Information given:
============

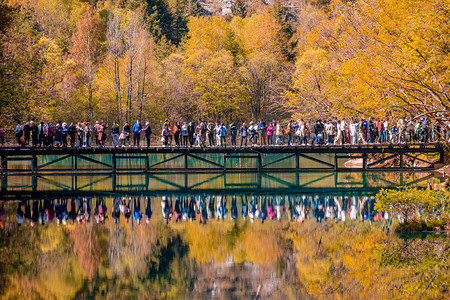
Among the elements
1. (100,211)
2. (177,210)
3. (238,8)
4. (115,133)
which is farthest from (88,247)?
(238,8)

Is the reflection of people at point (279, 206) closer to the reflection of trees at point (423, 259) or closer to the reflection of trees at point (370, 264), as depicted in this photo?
the reflection of trees at point (370, 264)

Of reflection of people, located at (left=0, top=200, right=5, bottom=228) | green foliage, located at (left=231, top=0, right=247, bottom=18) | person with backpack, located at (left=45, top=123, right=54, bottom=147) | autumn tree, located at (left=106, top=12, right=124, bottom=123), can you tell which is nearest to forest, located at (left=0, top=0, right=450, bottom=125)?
autumn tree, located at (left=106, top=12, right=124, bottom=123)

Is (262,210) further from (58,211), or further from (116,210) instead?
(58,211)

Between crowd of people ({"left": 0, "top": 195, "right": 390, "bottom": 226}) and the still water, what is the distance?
46 mm

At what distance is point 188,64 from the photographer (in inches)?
2645

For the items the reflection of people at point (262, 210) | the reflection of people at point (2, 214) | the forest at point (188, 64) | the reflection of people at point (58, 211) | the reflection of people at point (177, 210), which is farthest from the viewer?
the forest at point (188, 64)

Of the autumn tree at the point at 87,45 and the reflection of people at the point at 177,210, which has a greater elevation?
the autumn tree at the point at 87,45

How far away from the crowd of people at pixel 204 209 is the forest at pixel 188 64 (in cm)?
748

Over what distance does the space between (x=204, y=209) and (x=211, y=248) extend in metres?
7.54

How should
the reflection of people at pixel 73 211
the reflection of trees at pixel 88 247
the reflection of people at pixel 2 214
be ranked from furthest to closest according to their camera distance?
the reflection of people at pixel 73 211 < the reflection of people at pixel 2 214 < the reflection of trees at pixel 88 247

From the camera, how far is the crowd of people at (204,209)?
→ 72.9 feet

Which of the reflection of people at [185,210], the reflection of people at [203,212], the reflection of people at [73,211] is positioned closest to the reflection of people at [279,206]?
the reflection of people at [203,212]

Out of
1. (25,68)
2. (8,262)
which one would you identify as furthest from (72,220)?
(25,68)

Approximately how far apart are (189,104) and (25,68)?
26070mm
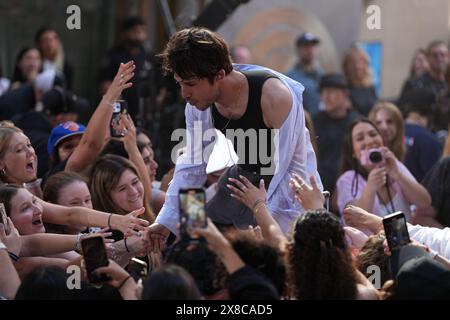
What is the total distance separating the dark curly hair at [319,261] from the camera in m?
3.77

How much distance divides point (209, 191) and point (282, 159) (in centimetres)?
94

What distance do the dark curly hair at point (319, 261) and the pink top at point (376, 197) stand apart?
2.38 metres

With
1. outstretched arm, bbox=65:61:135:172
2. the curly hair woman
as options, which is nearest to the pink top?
outstretched arm, bbox=65:61:135:172

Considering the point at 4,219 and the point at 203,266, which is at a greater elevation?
the point at 4,219

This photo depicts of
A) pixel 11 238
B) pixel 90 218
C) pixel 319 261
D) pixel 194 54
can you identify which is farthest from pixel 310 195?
pixel 11 238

============

Exercise brief: Copy every record above word for word, leaving out the pictures.

Written answer:
Among the elements
1. (100,211)
2. (177,210)
3. (238,8)
4. (115,133)
which is farthest from (88,247)?
(238,8)

Is the reflection of people at point (279, 206) closer to the reflection of trees at point (423, 259) or closer to the reflection of trees at point (370, 264), as depicted in this photo?
the reflection of trees at point (370, 264)

Of reflection of people, located at (left=0, top=200, right=5, bottom=228) | green foliage, located at (left=231, top=0, right=247, bottom=18) | person with backpack, located at (left=45, top=123, right=54, bottom=147) | autumn tree, located at (left=106, top=12, right=124, bottom=123), can you tell which is nearest to forest, located at (left=0, top=0, right=450, bottom=125)?
autumn tree, located at (left=106, top=12, right=124, bottom=123)

Is (262,210) further from (58,211), or further from (116,210) instead?
(58,211)

Between crowd of people ({"left": 0, "top": 195, "right": 390, "bottom": 226}) and the still water, what is the distance?
46 mm

At what distance is point 188,64 from the photographer (in inches)?
2645

For the items the reflection of people at point (262, 210) | the reflection of people at point (2, 214) | the forest at point (188, 64) | the reflection of people at point (58, 211) | the reflection of people at point (177, 210), which is farthest from the viewer?
the forest at point (188, 64)

Of the autumn tree at the point at 87,45 and the reflection of people at the point at 177,210, which has a greater elevation?
the autumn tree at the point at 87,45

How far away from the crowd of people at pixel 204 209 is the forest at pixel 188 64 (in cm)?
748

Over what distance does the space between (x=204, y=209) and (x=211, y=248) extend in metres?
7.54

How should
the reflection of people at pixel 73 211
the reflection of trees at pixel 88 247
the reflection of people at pixel 2 214
be ranked from furthest to closest according to their camera distance?
the reflection of people at pixel 73 211 < the reflection of people at pixel 2 214 < the reflection of trees at pixel 88 247

From the camera, how far is the crowd of people at (204,209)?
→ 72.9 feet

Which of the reflection of people at [185,210], the reflection of people at [203,212], the reflection of people at [73,211] is positioned closest to the reflection of people at [279,206]?
the reflection of people at [203,212]

Out of
1. (25,68)
2. (8,262)
which one would you identify as furthest from (72,220)?
(25,68)

Approximately how far apart are (189,104) and (25,68)?
26070mm
What is the total distance separating the dark curly hair at [319,261] from the camera in m?
3.77

How much distance divides point (209, 191) and point (282, 159) (in centimetres)?
94

What distance do the dark curly hair at point (319, 261) and the pink top at point (376, 197) stand apart?
2.38 metres

With
1. outstretched arm, bbox=65:61:135:172
2. the curly hair woman
as options, which is nearest to the pink top?
outstretched arm, bbox=65:61:135:172

Considering the point at 4,219 and the point at 203,266, which is at a greater elevation?
the point at 4,219

This photo depicts of
A) pixel 11 238
B) pixel 90 218
C) pixel 319 261
D) pixel 194 54
can you identify which is farthest from pixel 310 195?
pixel 11 238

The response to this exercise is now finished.